I didn't know that folks were thinking about an underpass. I think it is a great idea, in fact I was helping clean up a minor spill that happened after a wreck at Thompson Corner yesterday and after it was mopped up I was looking for a spot to do this.

With all the fish passage projects we undertake, a people passage project sure seems like a good idea to me. I don't know what utilities you'd have to go under and insulate for, but I'm sure its all doable. What I was looking for was enough ground for ramping down to the walking grade. Its easy on the park side, not so much on the City side, but again I think its doable.

Dale Bagley said...

Hi Robert
Sorry for the confusion. The "crossover conduits" have to do with the wiring that needs to go under the road. It is what makes doing a street light so expensive. I don't believe an underpass is being talked about. It is an interesting idea but I don't think it is used when the ground is completely flat. That would certainly make for some challenges, especially in winter time.

I saw all the traffic backup up near Birch and was wondering what was going on.

eliminatehypocrisy said...

Has a pedestrian bridge over the street been considered? An underpass also seems like it could be a good idea. I'd be worried about kids crossing that road even with a light and crosswalk.

Robert Ruffner said...

The draft Envision Soldotna 2030 neighborhood section has a goal (3g) of providing for grade separated connection between the park and the Northern Side of the Sterling Hwy. The graphic they've included is an overpass.
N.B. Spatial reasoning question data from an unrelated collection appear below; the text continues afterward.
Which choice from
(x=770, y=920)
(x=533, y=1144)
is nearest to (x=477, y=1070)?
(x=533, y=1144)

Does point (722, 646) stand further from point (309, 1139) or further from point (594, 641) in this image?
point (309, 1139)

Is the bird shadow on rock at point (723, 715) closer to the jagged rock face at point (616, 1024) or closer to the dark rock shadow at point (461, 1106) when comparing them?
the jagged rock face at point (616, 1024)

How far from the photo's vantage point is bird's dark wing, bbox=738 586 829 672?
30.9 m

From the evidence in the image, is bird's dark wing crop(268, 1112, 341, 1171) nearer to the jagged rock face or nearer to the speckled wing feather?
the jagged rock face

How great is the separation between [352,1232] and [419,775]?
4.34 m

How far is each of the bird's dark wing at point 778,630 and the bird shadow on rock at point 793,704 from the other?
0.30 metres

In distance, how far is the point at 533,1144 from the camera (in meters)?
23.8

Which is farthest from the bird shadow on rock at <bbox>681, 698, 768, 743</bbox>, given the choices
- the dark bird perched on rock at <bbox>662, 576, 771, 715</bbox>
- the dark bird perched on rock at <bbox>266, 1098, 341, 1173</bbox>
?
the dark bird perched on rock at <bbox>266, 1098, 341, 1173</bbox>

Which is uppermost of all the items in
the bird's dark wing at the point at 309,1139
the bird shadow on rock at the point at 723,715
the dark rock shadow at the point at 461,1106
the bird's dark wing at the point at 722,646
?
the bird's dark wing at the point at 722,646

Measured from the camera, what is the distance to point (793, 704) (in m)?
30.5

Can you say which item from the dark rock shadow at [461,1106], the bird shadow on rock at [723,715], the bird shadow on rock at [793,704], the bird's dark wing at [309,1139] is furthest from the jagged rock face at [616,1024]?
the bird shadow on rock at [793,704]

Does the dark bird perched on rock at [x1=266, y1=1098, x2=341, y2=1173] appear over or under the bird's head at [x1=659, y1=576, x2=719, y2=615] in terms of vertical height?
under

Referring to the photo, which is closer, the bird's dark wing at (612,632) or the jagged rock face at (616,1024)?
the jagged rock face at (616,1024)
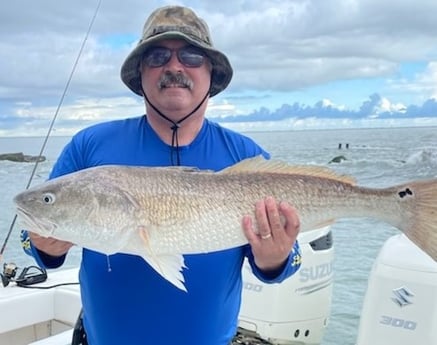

I agree that drainage issues for an underpass would be a challenge.

Jim said...

I believe there were many who commented to the council that Farnsworth Park would have been a better choice for the Playground equipment.
You must remember that the council that approved the kiddie park is no longer the council of today. Maybe today's council can be convinced to make it right as they did with the cemetery.
And on the tunnel, can anyone spell FLOOD?

Rene Azzara said...

Placing a children's park next to a raging river isn't the sanest idea. We are lucky that we have never lost a child to a highway incident or due to them slipping away from their parent's sight and ending up in the Kenai. Access to the river should be fenced off and a latch placed high enough that little one's can't open it and dash. Something to think about.

Rene Azzara said...

Safe access over the highway is just one of the hazards of this park. Has anyone stopped to consider that unrestricted access to a raging river might be just as hazardous as the highway? A child can easily slip away from a parent and end up near the water's edge in a moment. Higher usage will result in greater risk.

cheraheath said...

I know its a bit late to chime in on the subject but the concern about this park brings up some concerns I have with parks in general. In no way am I saying that a cross walk of some sort is needed. More to the point of children falling into the river...are you kidding me? There would need to be a major neglect of parental or supervision duties for a child to navigate out of the facility travel through the woods and out to the river. If a child could do this with your back turned for just a moment I would see this as a problem. But as it stands, you would need to disregard the welfare of your child for a period long enough for them to traverse this expanse. This would also be enough time for them to walk into any street in any park I have seen in the area, choke on something with irreparable brain damage, fall off equipment, etc. I constantly see children with a lack of supervision (and I don't mean 6-10 year olds)at parks in this area and am appalled by parents off in the distance while their 2 year old climbs 15 feet in the air. It is difficult and nerve racking to go to parks with unsupervised children its all I can do sometimes to not yell out WHO'S CHILD IS THIS? yes, this stuff is designed for kids, but its not kid proof. Its a playground, not a padded room. Keep an eye on your kids and they won't need to sue the city when they let their 3 year old walk out of the ONE entrance to an otherwise fenced in area to walk through a parking lot, woods, down an embankment, across a boardwalk and fall into the river. Don't make it sound like an inevitable "accident" that you can't keep an eye on your kids.
Sorry if this sounds heated, but its a big topic for me.